LEANDER, Texas (KXAN) — An underwater pipeline that is vital in the process of converting raw water from Lake Travis to drinkable water for three cities could continue to experience disruptions, the general manager for the Brushy Creek Regional Utility Authority said.
“I sincerely wish we were not here tonight once again to talk about the pipeline failure in our raw water line,” Karen Bondy, the general manager for BCRUA, said during a board meeting on Feb. 22.
The 36-inch pipe separated on Feb. 14, causing the water treatment plant to stop its output of drinkable water to Leander, Round Rock, and Cedar Park. The disruption caused residents in Leander to face water restrictions as the problem was being fixed.
A history of failures
The pipeline was installed in 2011 and did not have its first disruption until December 2020. The problem was fixed and the utility initiated a survey on the pipe. The survey found there were vulnerable areas along the pipeline, and the utility started conducting routine dive inspections.
In March of 2022, the utility started designing a replacement pipeline for the troubled area. Five months later in August, the pipeline experienced a “significant leak” and it had to be shutdown.

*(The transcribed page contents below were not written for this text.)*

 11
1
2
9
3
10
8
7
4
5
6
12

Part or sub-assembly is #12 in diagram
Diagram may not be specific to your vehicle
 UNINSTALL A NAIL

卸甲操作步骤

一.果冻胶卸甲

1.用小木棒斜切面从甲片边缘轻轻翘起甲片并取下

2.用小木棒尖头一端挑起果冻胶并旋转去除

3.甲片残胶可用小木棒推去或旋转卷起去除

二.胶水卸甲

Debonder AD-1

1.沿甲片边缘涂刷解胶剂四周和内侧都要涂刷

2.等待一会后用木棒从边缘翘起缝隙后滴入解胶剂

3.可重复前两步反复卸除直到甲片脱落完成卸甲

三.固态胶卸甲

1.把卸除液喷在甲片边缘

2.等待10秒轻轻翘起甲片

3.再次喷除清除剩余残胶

The pipe was fixed in a month, only to fail once again in February this year.
The utility is still investigating the cause of this most recent failure. During the leak in August, a 25-foot piece of the pipe was replaced and a new piece was attached to the existing pipeline. It is this 25-foot new piece that somehow separated from the old line.
Investigators are looking at the mechanical joints, the alignment of the pipe, and other factors that could have created this previous disruption.

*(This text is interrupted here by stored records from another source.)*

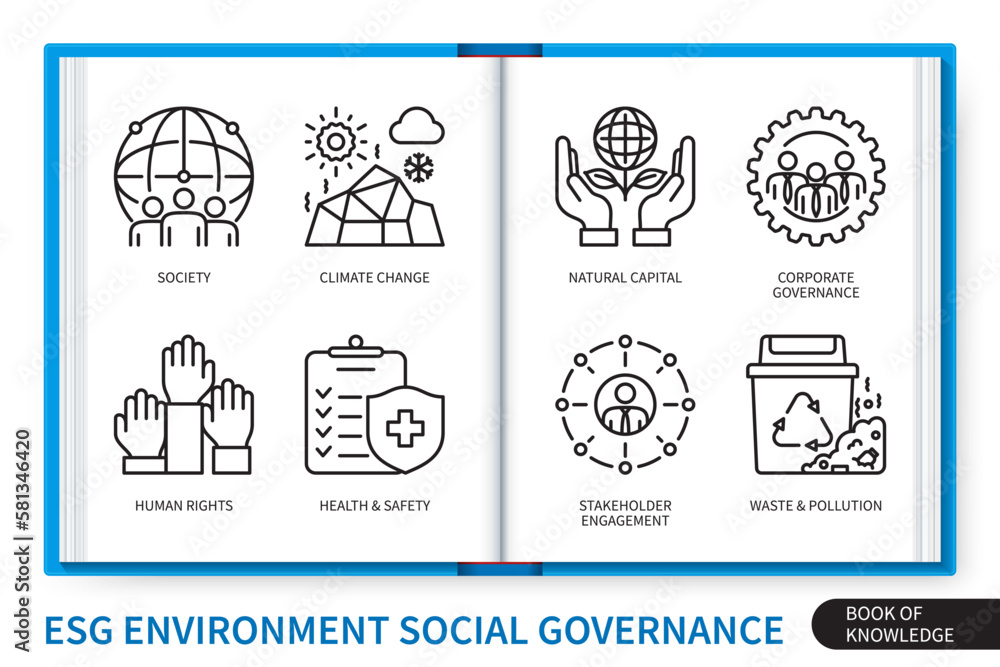 SOCIETY

CLIMATE CHANGE

HUMAN RIGHTS

HEALTH & SAFETY

NATURAL CAPITAL

CORPORATE GOVERNANCE

STAKEHOLDER ENGAGEMENT

WASTE & POLLUTION

ESG ENVIRONMENT SOCIAL GOVERNANCE

BOOK OF KNOWLEDGE

Adobe Stock | #581346420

“Any disruption to our system is unacceptable and the fact that we’ve had repeated failures on this line is particularly troubling,” Bondy said.
The impact of disruptions
The BCRUA is a partnership between Round Rock, Leander, and Cedar Park. The cities will pull water from the BCRUA plant, but each city still has its own stand-alone water utility that can provide drinkable water to residents. During this last disruption, no resident lost water service in any city.

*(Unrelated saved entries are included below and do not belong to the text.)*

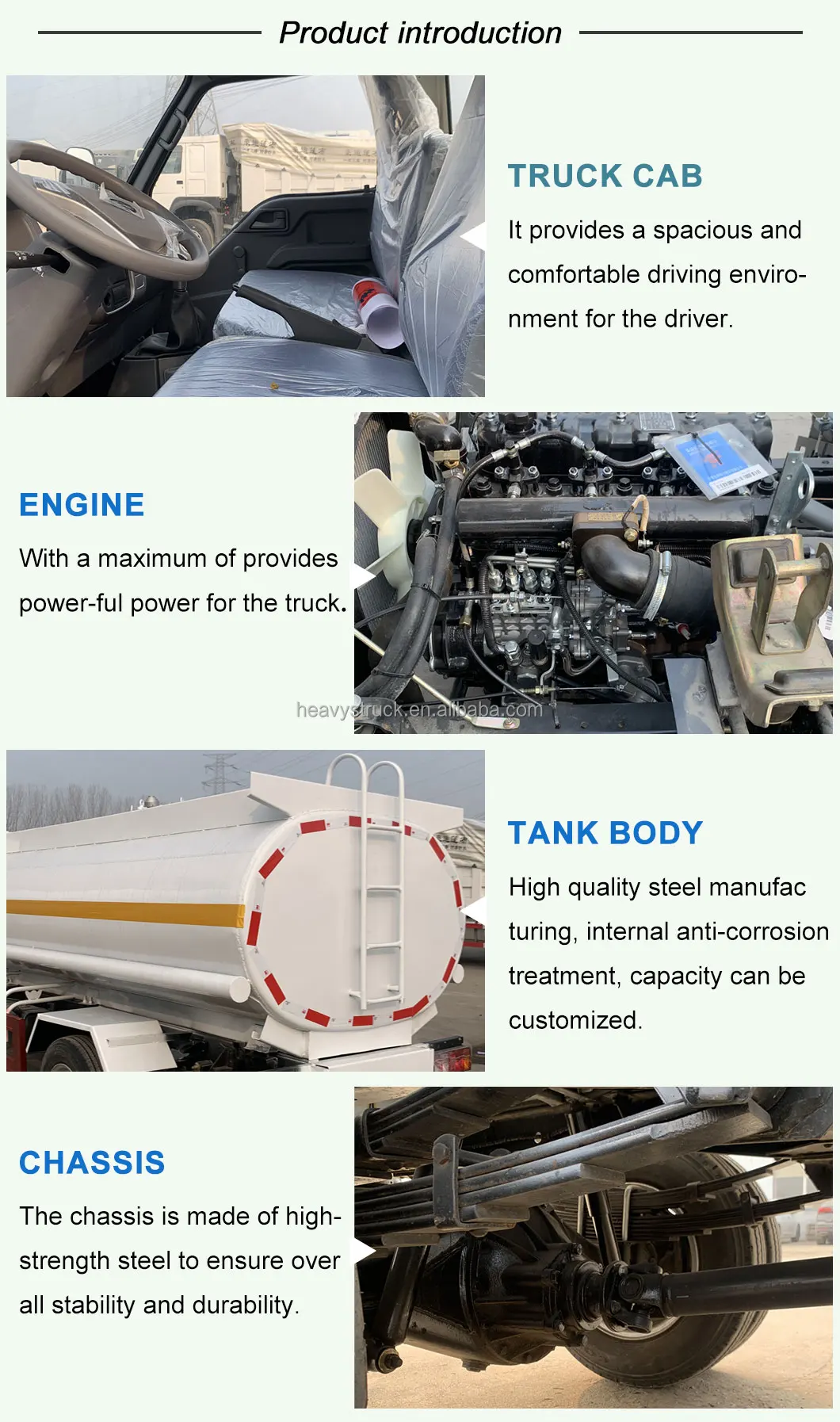 Product introduction

TRUCK CAB

It provides a spacious and comfortable driving environment for the driver.

ENGINE

With a maximum of provides power-ful power for the truck.

heavystruck.en.alibaba.com

TANK BODY

High quality steel manufac turing, internal anti-corrosion treatment, capacity can be customized.

CHASSIS

The chassis is made of high-strength steel to ensure over all stability and durability.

Leander did go into water conservation efforts. The city was under Phase 3, which is labeled as a water emergency. Under Phase 3, all residents and commercial businesses had to shut off their irrigation systems.
The recent failure came at a good time in the year. The winter months are the lowest in demand for water, so any disruption of water capacity could be handled.
Leander’s water treatment plant can provide 12 million gallons of water per day (MGD), according to Christine DeLisle, the mayor of Leander.
“It can supply the whole city if we’re not running irrigation systems. That’s what we relied on whenever there’s been a large repair,” DeLisle explained.
DeLisle said the city water demand was fluctuating between six-to-eight MGD. She says the city needs to stay under 9 MGD to be comfortable. The city successfully got by this last disruption, but there are concerns disruptions can still happen.
Bondy said, “given the problems BCRUA has experienced with this section of the pipeline, the BCRUA is concerned that more disruptions could occur,” which means a failure could happen in the summer months when water demand is higher.
“It is one of the things that keeps me up at night honestly,” DeLisle said.
The growing city has taken steps to limit water use, such as limiting the amount of expansion and development in the city, hiring a water conservation coordinator, and partnering with a rain barrel supplier to promote rain water harvesting.
Solutions in the works
The BCRUA is currently in the process of designing and constructing a 1,500 foot replacement pipeline that will run parallel to the troubled pipeline. The pipeline will cost $7 million and will be funded by a grant from Williamson county, Bondy said.
That replacement pipeline is not expected to be finished until spring of 2024. A more long-term fix is in the middle of construction. The utility is building a new deep water intake that will completely eliminate its need for and reliance upon this entire pipeline, but that project will not be done until 2027.
Mayor DeLisle said the city of Leander looks to one day use the utility as its sole provider of drinking water for residents.